Chacun et chacune a droit au repos et à la liberté à l’automne de sa vie. Ce n’est pas un « privilège », c’est un droit humain. Tout travailleur dont l’espérance de vie en tant que telle, ou tout au moins en bonne santé, est plus courte a le droit de partir plus tôt à la pension. Mais le gouvernement Michel abolit ce droit élémentaire. Il supprime la pension anticipée, la prépension (RCC) et refuse de reconnaître la pénibilité de nombreux métiers lourds. La première phase de ce programme remonte à 2005, avec le Pacte des générations inspiré par des ministres socialistes comme Bruno Tobback et Frank Vandenbroucke. Par la suite, le gouvernement Di Rupo a taillé en 2012 dans les pensions anticipées et les périodes assimilées. Dès 2014, le gouvernement Michel a augmenté l’âge de la pension, réduit encore plus les droits à la pension anticipée et pratiquement supprimé les prépensions en allongeant l’âge d’accès à 60 ans et en introduisant la disponibilité. Enfin, malgré tous ses grands discours au sujet du travail faisable, il a également fait passer l’âge d’accès aux aménagements de fin de carrière de 55 à 60 ans. Le droit au repos et à la liberté au soir de la vie est ainsi redevenu un privilège réservé aux ministres, aux parlementaires et aux CEO, soit, en d’autres termes, aux gens qui peuvent tout se permettre.

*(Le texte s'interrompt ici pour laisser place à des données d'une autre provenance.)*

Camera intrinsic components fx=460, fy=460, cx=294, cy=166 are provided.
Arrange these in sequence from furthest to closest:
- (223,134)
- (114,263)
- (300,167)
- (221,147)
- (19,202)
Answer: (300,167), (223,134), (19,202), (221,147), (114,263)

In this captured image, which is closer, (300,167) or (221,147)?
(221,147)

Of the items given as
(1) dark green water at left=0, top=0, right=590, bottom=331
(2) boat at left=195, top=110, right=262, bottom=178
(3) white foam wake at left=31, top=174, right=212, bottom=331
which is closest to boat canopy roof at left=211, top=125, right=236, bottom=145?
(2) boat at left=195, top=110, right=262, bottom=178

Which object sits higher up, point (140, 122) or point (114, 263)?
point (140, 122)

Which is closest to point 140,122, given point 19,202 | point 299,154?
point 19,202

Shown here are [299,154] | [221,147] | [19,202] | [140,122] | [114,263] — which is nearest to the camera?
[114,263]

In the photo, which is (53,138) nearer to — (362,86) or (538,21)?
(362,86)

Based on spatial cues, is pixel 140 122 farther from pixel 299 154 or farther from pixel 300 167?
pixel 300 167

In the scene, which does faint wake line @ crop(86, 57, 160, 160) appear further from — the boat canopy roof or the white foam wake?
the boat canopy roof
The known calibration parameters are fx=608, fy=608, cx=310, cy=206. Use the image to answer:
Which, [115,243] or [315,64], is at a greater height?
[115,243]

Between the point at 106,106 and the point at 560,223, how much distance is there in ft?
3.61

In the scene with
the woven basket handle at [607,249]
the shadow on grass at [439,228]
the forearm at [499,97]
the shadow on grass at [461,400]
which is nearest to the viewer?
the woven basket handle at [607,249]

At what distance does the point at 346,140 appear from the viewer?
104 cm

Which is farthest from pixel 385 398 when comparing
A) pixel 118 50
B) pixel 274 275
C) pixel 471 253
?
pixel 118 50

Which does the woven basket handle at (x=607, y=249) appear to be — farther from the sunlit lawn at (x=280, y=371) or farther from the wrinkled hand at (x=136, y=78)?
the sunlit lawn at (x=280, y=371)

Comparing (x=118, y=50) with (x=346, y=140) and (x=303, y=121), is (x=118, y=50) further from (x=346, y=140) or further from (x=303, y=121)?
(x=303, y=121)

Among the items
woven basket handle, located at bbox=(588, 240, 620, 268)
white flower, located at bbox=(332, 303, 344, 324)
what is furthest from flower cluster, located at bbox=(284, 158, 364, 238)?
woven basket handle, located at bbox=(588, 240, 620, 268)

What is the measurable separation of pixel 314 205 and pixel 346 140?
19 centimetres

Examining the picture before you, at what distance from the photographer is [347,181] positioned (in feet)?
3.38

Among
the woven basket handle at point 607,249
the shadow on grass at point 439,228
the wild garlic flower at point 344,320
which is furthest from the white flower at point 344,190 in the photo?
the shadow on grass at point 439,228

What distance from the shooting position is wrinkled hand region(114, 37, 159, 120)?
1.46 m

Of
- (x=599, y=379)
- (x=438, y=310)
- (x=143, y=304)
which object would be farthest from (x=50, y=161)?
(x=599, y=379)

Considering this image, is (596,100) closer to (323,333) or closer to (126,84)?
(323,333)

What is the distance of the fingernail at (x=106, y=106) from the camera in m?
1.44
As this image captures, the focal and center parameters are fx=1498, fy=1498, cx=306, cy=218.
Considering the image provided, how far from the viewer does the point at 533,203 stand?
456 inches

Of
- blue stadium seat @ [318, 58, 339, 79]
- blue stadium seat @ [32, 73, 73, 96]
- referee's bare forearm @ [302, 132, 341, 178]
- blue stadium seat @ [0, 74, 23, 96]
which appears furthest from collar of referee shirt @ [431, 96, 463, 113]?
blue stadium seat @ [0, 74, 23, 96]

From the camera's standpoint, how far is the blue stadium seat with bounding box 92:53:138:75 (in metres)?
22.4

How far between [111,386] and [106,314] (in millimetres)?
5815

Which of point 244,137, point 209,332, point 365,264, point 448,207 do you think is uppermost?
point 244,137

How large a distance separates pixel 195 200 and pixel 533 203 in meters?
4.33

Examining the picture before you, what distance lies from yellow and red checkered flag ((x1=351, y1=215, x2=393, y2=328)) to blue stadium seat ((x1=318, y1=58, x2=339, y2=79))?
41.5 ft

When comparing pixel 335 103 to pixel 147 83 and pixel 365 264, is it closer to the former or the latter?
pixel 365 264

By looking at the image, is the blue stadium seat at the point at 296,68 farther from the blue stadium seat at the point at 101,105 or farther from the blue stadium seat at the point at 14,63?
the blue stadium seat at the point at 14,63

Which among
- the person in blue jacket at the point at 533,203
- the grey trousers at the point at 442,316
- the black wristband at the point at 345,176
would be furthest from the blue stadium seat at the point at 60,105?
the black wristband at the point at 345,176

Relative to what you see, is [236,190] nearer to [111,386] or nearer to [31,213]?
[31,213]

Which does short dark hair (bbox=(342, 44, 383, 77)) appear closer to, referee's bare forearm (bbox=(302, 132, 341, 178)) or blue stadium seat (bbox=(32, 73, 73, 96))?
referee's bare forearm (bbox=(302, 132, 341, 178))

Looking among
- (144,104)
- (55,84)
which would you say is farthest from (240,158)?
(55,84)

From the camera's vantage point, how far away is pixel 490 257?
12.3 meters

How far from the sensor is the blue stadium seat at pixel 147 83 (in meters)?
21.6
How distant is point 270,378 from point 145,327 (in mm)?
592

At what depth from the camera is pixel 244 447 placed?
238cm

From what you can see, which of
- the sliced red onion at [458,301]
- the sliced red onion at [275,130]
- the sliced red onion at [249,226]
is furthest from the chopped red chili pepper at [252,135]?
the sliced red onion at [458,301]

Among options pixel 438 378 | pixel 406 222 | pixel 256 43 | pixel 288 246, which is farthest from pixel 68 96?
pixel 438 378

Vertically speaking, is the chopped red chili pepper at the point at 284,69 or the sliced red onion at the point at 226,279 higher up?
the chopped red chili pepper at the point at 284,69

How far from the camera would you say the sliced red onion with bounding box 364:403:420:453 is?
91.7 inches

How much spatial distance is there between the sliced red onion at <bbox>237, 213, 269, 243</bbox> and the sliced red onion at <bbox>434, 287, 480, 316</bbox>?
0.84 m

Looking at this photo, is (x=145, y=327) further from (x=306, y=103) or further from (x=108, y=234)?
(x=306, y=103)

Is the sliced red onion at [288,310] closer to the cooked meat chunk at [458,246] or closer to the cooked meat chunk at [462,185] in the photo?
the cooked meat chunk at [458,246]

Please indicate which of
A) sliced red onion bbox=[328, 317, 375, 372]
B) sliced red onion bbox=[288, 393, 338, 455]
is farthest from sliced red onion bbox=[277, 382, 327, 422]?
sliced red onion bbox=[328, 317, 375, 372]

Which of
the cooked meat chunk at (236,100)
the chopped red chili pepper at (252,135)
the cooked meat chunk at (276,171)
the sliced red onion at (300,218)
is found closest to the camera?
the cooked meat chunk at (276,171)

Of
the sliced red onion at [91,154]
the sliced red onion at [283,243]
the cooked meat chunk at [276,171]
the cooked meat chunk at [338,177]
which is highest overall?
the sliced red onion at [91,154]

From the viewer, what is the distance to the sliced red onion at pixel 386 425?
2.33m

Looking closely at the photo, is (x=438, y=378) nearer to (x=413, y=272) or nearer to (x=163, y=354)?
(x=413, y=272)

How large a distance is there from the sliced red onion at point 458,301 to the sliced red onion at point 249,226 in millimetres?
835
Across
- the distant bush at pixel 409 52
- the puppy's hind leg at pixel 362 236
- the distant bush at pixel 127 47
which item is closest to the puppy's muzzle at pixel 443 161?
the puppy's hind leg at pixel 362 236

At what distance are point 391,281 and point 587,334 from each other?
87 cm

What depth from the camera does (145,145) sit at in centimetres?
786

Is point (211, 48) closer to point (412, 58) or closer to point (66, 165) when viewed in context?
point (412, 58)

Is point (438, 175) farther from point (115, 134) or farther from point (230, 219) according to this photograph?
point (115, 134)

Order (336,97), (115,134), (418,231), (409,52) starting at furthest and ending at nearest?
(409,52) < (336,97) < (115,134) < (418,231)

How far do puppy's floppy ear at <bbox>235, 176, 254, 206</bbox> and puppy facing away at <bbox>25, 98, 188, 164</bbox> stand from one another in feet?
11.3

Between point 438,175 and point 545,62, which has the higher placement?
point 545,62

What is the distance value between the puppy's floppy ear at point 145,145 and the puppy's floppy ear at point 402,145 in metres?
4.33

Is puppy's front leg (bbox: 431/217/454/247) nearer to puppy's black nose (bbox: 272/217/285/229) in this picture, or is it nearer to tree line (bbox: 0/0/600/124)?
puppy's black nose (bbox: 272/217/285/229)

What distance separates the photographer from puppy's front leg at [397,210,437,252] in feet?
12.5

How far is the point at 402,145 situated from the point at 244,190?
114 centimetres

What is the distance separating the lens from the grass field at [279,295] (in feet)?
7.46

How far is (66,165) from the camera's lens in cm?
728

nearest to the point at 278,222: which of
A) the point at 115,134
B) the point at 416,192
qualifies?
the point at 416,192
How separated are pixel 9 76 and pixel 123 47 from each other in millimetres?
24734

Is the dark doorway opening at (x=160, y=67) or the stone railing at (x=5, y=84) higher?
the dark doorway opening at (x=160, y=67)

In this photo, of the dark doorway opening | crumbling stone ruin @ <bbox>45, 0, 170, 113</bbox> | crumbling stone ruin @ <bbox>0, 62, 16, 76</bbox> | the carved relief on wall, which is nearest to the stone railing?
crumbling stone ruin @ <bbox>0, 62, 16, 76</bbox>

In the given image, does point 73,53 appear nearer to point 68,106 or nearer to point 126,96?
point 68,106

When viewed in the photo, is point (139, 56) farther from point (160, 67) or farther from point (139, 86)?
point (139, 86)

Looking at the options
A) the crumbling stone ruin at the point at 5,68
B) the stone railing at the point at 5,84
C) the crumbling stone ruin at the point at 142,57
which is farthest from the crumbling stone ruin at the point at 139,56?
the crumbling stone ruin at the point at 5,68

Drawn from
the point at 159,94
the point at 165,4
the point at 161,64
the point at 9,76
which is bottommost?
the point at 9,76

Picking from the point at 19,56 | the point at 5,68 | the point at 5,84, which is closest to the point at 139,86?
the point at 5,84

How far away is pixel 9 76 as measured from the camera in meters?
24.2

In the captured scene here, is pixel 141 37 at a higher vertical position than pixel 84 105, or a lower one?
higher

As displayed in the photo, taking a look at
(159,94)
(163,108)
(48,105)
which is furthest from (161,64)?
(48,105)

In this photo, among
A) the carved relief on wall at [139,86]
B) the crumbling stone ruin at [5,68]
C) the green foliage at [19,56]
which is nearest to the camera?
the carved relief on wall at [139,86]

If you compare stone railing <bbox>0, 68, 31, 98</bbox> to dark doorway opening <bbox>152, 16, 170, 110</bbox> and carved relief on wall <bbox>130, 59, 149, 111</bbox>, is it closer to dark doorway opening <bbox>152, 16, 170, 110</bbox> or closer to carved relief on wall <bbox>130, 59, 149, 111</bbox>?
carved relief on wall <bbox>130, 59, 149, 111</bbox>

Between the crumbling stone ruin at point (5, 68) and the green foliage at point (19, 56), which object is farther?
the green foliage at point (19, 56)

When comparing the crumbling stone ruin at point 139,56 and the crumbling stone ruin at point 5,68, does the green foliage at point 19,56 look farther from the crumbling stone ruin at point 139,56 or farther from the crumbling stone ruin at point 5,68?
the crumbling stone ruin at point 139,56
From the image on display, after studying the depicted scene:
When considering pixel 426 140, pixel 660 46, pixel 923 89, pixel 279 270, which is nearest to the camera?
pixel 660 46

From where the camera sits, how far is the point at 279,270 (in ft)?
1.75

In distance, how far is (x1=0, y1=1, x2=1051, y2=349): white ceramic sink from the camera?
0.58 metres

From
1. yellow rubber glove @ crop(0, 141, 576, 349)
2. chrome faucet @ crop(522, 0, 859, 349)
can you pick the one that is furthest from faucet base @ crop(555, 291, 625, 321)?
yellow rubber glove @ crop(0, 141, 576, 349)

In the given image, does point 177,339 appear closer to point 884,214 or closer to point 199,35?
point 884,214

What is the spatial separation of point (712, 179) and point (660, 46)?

  • Nous refusons les privilèges, nous voulons un système de pension équitable. Pour cela, nous rétablissons les âges clés de 65, 60 et 55 ans.
  • Nous ramenons l’âge légal de la pension à 65 ans.
  • Nous fixons l’âge de la pension anticipée à 60 ans, au terme de 40 ans de carrière.
  • Nous rétablissons les aménagements de fin de carrière à partir de 55 ans afin que le travail reste faisable pour les travailleurs plus âgés.
  • Pour les personnes qui ont commencé tôt leur vie professionnelle et exercé un métier pénible, nous maintenons l’âge de la prépension à 58 ans.

Deux. Renforcer la pension légale

  • Nous augmentons la pension légale pour les travailleurs et les indépendants à 75 % de leur salaire moyen ou de leurs revenus professionnels.
  • Nous augmentons le montant minimum de la pension à 1 500 euros net par personne. Lorsque l’on a travaillé toute sa vie, on a droit à un revenu qui permette de vivre dignement.
  • Nous limitons la pension maximum à 3 000 euros net par mois, soit le double de la pension minimum. Ministres et parlementaires se construisent en un ou deux mandats une pension pratiquement égale à ce que touchent des travailleurs normaux au bout de toute une vie de travail. Nous mettons un terme à ces privilèges.
  • Nous garantissons une pension correcte pour tous, au lieu d’une « pension de base » insuffisante qui oblige les gens à souscrire à une assurance-pension privée coûteuse, incertaine et complexe.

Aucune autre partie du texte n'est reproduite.